Le vote des étrangers à la trappe (l’Humanité,14 mars 2013)

Par Max Staat.

 » Bis repetita de 1981 : le Conseil des ministres décide de ne pas mettre le droit de vote des étrangers aux élections locales dans l’ensemble des modifications de la Constitution.

Une absence qui fait et va faire du bruit à gauche. Le Conseil des ministres a proposé, hier, de modifier sur plusieurs points la Constitution (voir ci-dessous). Initialement, la question du droit de vote des résidents étrangers aux élections locales devait en faire partie, conformément au cinquantième engagement du candidat François Hollande lors de la campagne présidentielle de 2012, qui précisait : « J’accorderai le droit de vote aux élections locales aux étrangers résidant légalement en France depuis cinq ans. » Un an plus tard, le gouvernement s’apprête à renoncer purement et simplement à cette promesse du président de la République. Après que le premier ministre, Jean-Marc Ayrault, a fait le tour des groupes de l’Assemblée nationale et des partis politiques, le gouvernement a conclu qu’il sera difficile d’obtenir les 60 % des voix nécessaires lors du Congrès (réunion des députés et des sénateurs) pour changer la Constitution sur ce sujet… La question ne sera donc pas posée.

Pour Esther Benbassa, sénatrice d’Europe Écologie-les Verts (EELV) qui fut, en décembre 2011, la rapporteuse d’un projet de loi sur le vote des étrangers aux élections locales, projet adopté alors par la nouvelle majorité de gauche du Sénat, « il n’est pas acceptable que la droite dicte à la gauche ce qu’elle doit faire ». Alors que son collègue le député (EELV) Denis Baupin se veut plus pragmatique : « Il ne faut pas faire de démagogie, nous n’avons pas la majorité. » De là à renoncer… De son côté, Marie-George Buffet, députée PCF-Front de gauche, appelle le gouvernement à « ne pas reculer » une nouvelle fois. Le premier engagement de la gauche sur cette question date de 1981. Elle appelle à « affronter le débat politique » car, dit-elle, « on ne peut pas parler de citoyenneté, d’intégration, et refuser ce droit aux immigrés. Ce serait une indignité que de ne pas le leur accorder ».

DONNÉES FOURNIES:
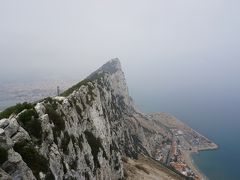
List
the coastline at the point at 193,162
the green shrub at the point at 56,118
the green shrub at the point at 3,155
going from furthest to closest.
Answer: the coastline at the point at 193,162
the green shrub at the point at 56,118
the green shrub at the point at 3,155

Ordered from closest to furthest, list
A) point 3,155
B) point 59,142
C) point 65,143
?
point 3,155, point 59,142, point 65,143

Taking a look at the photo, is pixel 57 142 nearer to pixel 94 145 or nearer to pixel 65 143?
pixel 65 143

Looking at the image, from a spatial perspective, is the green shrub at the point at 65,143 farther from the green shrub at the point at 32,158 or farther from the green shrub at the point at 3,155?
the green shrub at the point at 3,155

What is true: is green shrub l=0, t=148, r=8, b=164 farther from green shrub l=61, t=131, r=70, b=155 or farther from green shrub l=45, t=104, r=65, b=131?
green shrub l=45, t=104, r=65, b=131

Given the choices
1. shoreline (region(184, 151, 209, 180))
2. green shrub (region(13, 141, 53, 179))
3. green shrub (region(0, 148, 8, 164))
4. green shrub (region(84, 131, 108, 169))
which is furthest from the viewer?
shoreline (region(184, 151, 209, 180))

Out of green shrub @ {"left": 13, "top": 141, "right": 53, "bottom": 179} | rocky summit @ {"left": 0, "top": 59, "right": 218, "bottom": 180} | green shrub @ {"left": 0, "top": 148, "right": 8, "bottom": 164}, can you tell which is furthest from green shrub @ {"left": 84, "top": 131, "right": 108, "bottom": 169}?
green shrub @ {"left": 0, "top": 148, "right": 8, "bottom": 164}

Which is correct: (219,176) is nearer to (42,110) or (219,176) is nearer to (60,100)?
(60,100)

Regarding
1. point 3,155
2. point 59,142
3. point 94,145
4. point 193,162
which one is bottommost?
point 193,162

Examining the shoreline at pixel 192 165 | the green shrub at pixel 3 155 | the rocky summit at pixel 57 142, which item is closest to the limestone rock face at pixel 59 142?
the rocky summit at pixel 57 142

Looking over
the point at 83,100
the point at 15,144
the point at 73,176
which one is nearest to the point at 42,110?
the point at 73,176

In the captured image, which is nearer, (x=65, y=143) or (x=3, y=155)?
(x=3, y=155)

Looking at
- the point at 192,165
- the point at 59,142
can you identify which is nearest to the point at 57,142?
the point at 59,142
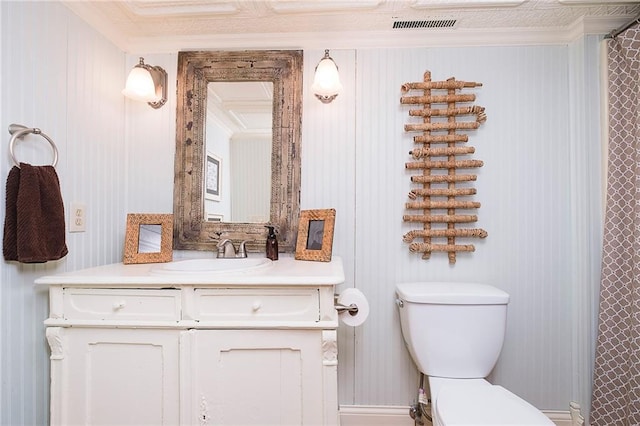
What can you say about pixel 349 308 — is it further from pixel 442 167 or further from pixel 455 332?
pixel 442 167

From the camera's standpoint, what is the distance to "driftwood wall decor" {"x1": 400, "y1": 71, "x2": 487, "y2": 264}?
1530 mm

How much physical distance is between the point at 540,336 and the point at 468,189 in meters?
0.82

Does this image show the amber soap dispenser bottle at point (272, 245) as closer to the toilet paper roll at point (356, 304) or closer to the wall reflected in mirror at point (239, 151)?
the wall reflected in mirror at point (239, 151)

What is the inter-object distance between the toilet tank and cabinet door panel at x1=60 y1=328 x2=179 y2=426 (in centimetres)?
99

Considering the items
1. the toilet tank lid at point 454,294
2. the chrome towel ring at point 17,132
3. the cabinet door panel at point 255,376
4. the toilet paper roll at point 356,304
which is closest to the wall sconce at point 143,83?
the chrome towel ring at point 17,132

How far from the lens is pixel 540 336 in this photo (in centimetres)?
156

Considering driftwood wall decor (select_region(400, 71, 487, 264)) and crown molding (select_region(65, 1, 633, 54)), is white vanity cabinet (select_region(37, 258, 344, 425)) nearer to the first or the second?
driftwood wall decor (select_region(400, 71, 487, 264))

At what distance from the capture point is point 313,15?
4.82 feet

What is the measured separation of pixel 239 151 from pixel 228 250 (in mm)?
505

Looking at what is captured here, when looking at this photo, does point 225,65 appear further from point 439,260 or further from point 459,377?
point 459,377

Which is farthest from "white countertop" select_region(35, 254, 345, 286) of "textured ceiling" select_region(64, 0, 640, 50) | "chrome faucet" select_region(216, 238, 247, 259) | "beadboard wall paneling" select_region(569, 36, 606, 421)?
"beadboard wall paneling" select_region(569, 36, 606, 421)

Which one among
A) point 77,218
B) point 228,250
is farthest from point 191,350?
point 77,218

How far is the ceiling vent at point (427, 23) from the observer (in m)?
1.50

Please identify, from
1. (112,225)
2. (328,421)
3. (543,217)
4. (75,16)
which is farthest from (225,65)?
==
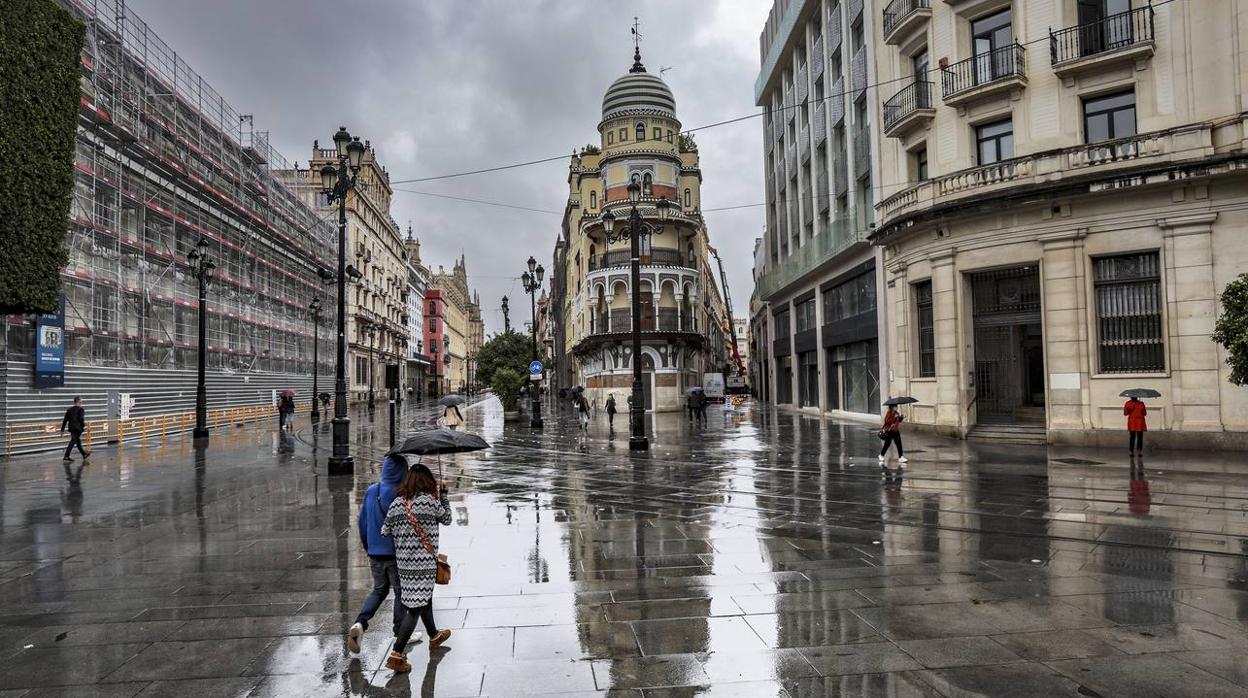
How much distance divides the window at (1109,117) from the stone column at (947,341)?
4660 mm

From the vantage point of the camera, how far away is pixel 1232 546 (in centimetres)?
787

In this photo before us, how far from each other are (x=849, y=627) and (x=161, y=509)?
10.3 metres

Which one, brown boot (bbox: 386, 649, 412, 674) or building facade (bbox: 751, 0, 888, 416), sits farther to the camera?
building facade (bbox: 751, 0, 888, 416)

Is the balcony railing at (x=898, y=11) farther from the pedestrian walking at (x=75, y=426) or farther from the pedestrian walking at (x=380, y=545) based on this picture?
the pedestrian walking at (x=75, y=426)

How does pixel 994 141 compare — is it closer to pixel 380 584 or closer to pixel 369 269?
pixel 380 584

OBJECTIF: Reprenez l’article sur le vote des étrangers de « Le vote des étrangers à » jusqu’à « de la Constitution. » inclus, en y remplaçant « Conseil des ministres » par « Conseil constitutionnel ».

CORRIGÉ:
Le vote des étrangers à la trappe (l’Humanité,14 mars 2013)

Par Max Staat.

 » Bis repetita de 1981 : le Conseil constitutionnel décide de ne pas mettre le droit de vote des étrangers aux élections locales dans l’ensemble des modifications de la Constitution.